What the exercise asks: After finding the line with "this is an image" in the entries below, retype exactly each line from there through the line with "bellow: Abstract geometric", including that final line.

Records provided:
========================================================================

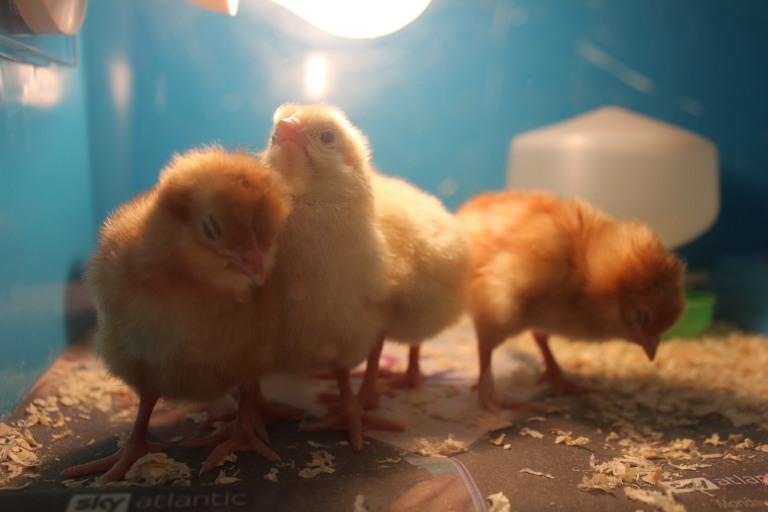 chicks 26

========================================================================

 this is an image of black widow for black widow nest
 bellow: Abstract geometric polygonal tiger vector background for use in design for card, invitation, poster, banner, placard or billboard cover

========================================================================

Solution for this problem:
 this is an image of black widow for black widow nest
 bellow: Abstract geometric polygonal tiger vector background for use in design for card, invitation, poster, banner, placard or billboard cover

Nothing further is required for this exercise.